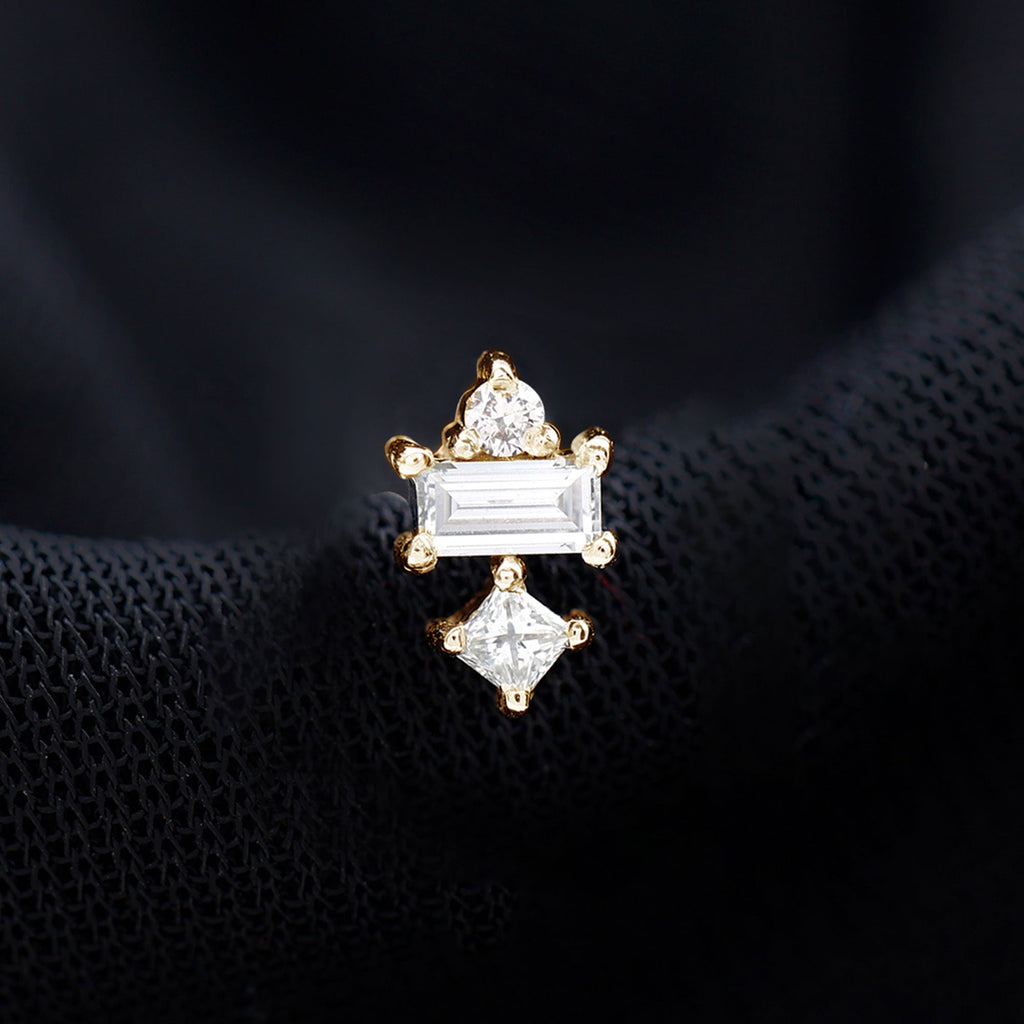 Genuine Diamond Three Stone Earring for Tragus Piercing | Body Jewelry | Wiccan Center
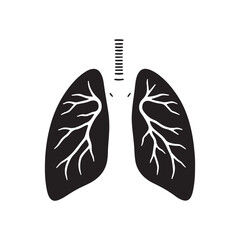 human lungs silhouette  black and white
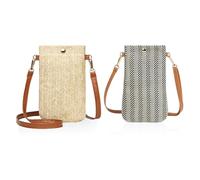 ZGDEIWGF 2 Pezzi Borsa a Tracolla in Paglia Con Fibbia Magnetica, Lunga Tracolla, Verticale Intrecciata per Cellulare, Laterale da Donna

------------------------------

Exercise description: The copy must match the listing above exactly but contain no pictures.

Your response:
 Genuine Diamond Three Stone Earring for Tragus Piercing | Body Jewelry | Wiccan Center
 human lungs silhouette  black and white
 ZGDEIWGF 2 Pezzi Borsa a Tracolla in Paglia Con Fibbia Magnetica, Lunga Tracolla, Verticale Intrecciata per Cellulare, Laterale da Donna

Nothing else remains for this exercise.